▶ DOCUMENT EXCERPT
Annuity rates have increased significantly since the infamous “mini” Budget in October 2022, and now nearly a year later annuity providers are announcing record annuity sales.
Is this just a short-term phenomenon or the start of a renaissance for annuities?
As the income from annuities has increased by about 25 per cent over the past year and by more than 60 per cent since the 2020 nadir, it is not surprising that more and more people are purchasing annuities.
Most advisers will be aware that annuities are priced in relation to the yields on fixed interest investments, and the yield on 15-year gilts is a useful benchmark. During the Covid-19 pandemic in 2020, the yield fell to about 0.5 per cent. It is currently about 4.6 per cent.
Using the rule of thumb that for every 100 basis point rise in bond yields we can expect a 10 per cent increase in annuity income. This suggests that annuities should have increased by about 30 per cent over this time period as yields were up by about 300bp, but the benchmark annuity has increased by 60 per cent, which is double that amount.

▶ ASSIGNMENT 1
In the annuity article, what was the yield on 15-year gilts during the Covid-19 pandemic in 2020?
▶ ASSIGNMENT 2
Resume the annuity article after its final sentence, carrying the discussion forward.

▶ RECORD SET
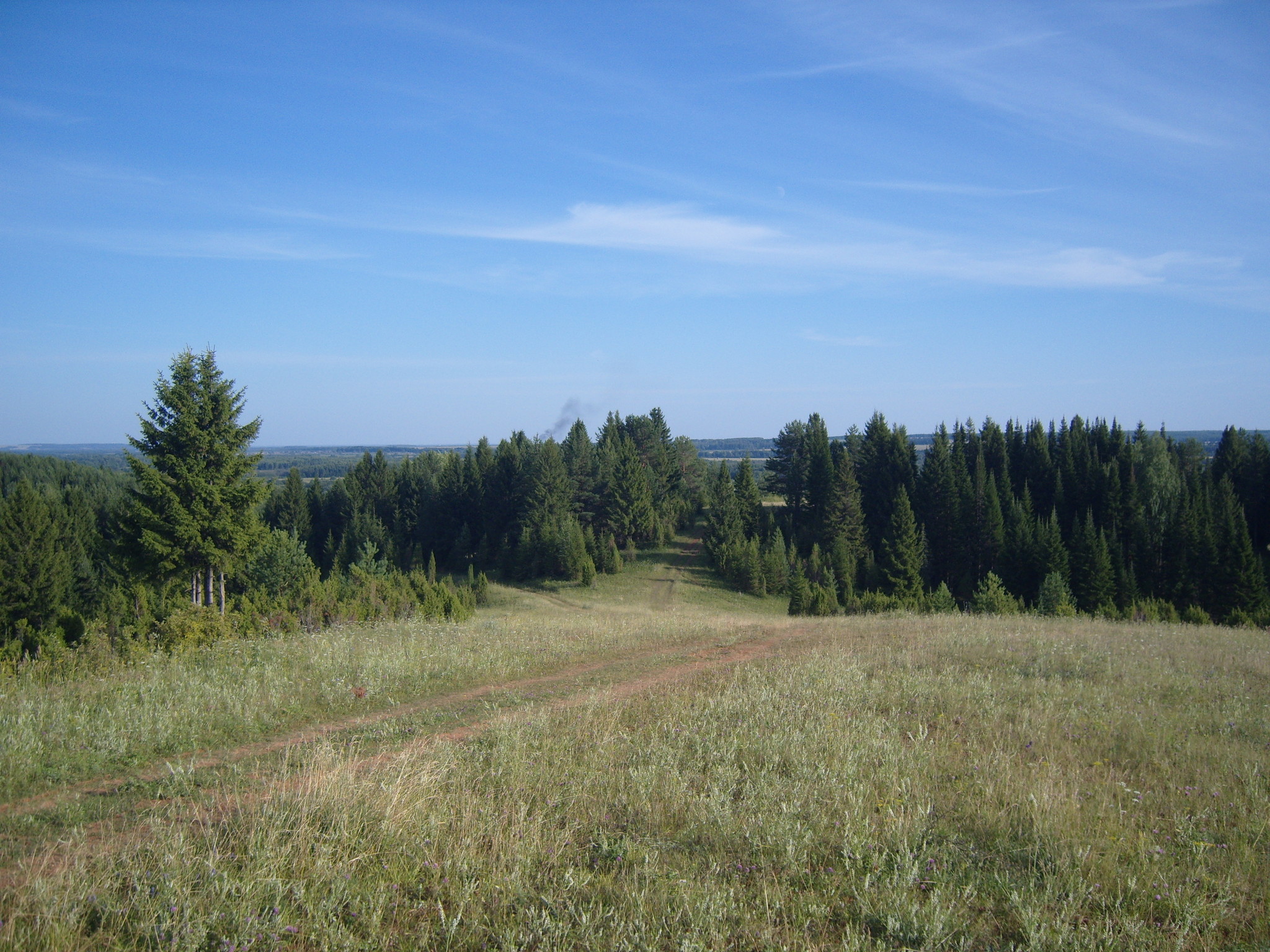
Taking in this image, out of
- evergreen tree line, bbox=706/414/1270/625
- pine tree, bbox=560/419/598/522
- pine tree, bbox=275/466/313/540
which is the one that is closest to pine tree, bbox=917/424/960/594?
evergreen tree line, bbox=706/414/1270/625

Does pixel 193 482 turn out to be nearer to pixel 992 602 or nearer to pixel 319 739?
pixel 319 739

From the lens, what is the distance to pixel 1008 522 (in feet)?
211

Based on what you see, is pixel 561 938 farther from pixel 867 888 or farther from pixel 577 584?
pixel 577 584

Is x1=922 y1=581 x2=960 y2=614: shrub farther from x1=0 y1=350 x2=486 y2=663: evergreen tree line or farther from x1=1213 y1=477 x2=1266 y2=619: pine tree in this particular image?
x1=1213 y1=477 x2=1266 y2=619: pine tree

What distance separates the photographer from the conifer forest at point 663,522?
2533 centimetres

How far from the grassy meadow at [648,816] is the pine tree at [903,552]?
4905cm

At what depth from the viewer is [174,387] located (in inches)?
978

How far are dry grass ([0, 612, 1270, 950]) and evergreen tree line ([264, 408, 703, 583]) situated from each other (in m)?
52.5

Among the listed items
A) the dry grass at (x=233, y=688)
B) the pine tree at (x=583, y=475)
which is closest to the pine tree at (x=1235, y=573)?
the pine tree at (x=583, y=475)

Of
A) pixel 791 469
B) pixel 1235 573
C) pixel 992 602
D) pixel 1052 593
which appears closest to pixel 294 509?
pixel 791 469

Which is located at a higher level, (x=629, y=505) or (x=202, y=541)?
(x=202, y=541)

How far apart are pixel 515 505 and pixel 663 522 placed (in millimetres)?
15597

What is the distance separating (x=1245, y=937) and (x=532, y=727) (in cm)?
584

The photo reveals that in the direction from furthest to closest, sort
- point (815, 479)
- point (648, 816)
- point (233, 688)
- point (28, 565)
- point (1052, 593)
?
point (815, 479)
point (1052, 593)
point (28, 565)
point (233, 688)
point (648, 816)
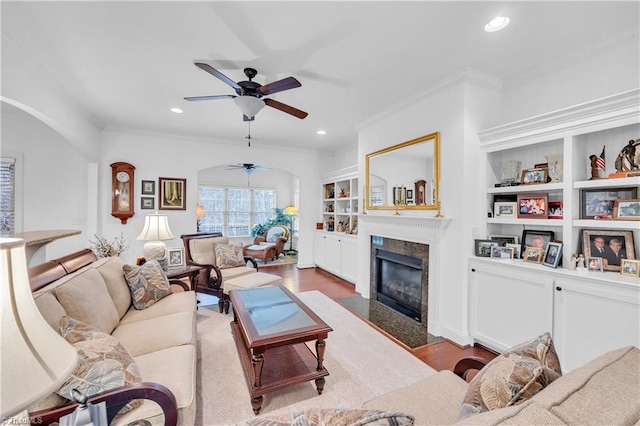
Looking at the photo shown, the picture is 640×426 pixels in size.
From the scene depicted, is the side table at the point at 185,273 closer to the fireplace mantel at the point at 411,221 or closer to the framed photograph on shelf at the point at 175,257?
the framed photograph on shelf at the point at 175,257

▶ RESPONSE AREA 1
About 0.5 percent.

▶ RESPONSE AREA 2
It is no wonder that annuity sales have increased significantly, since someone looking to arrange a £100,000 annuity can now get about £2,500 a year before tax depending on age and options compared with the 2020 low point.
As the chart below shows, annuities were in decline from 2008 to 2020 before shooting up dramatically in 2022 and 2023.
When considering if this is a flash in the pan or a longer rate trend, there are several important questions.
Will annuity rates continuing to increase?
It is always difficult to predict markets, but with signs that inflation is getting under control yields may have plateaued, so no big swings are predicted. Therefore, it seems annuity rates will move up and down within a relatively narrow band in line with changes to yields.
The big unknown is the outcome of the war in Ukraine, which still has cause to spook financial markets.
Will the image of annuities improve?
I hope so. There has never been anything wrong with the concept of annuities, and they are still the only financial policy that can guarantee a high level of income for life no matter how long that is.
The problem has been low interest rates. Now they are at a reasonable level it is a good time to remind ourselves of the advantages of annuities, including the peace of mind and security that people will not outlive their annuity income.
Will advisers start to favour annuities over drawdown?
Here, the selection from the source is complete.